ABOUT THIS EXERCISE: Every line with "mers" in it should be copied from the data.

TASK INPUT:
------------------------
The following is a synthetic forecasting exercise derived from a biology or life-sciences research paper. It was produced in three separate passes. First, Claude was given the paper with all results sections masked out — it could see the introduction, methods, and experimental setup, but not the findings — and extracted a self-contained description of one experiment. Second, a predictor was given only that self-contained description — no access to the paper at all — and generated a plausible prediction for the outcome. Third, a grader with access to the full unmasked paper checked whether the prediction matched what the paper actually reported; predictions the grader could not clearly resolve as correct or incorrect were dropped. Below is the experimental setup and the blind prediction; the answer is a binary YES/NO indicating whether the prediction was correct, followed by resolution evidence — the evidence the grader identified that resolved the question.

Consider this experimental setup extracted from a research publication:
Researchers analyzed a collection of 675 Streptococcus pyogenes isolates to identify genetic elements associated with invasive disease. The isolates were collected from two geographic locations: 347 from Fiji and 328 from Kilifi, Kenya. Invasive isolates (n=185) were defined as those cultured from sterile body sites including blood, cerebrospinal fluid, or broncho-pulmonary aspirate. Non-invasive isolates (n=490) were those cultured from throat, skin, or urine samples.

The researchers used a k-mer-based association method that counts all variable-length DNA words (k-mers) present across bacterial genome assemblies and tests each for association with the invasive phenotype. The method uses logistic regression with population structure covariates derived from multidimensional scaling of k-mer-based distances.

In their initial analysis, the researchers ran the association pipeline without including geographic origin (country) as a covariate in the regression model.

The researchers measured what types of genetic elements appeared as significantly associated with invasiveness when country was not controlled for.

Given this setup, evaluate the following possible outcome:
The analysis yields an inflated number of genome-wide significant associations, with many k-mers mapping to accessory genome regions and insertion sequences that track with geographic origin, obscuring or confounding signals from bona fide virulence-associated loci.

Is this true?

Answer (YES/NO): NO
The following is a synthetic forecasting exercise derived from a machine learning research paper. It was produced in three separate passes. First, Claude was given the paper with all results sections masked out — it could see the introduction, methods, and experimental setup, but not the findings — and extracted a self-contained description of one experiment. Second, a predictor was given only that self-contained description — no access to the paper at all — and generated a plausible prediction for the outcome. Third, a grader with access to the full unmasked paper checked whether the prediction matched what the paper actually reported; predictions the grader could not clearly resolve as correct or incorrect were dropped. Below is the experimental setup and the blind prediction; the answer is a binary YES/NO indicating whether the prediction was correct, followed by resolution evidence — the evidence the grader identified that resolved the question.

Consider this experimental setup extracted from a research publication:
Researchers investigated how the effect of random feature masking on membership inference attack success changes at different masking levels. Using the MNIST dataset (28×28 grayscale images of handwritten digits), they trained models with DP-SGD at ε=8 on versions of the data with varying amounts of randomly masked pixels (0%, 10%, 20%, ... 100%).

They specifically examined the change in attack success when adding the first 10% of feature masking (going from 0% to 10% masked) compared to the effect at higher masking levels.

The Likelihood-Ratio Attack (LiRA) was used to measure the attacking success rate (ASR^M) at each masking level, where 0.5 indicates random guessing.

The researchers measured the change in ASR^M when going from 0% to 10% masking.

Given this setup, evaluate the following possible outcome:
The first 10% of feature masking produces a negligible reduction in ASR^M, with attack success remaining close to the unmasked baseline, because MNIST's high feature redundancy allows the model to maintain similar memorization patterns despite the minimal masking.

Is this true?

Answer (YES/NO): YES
------------------------
TASK RESPONSE:
The researchers used a k-mer-based association method that counts all variable-length DNA words (k-mers) present across bacterial genome assemblies and tests each for association with the invasive phenotype. The method uses logistic regression with population structure covariates derived from multidimensional scaling of k-mer-based distances.
The analysis yields an inflated number of genome-wide significant associations, with many k-mers mapping to accessory genome regions and insertion sequences that track with geographic origin, obscuring or confounding signals from bona fide virulence-associated loci.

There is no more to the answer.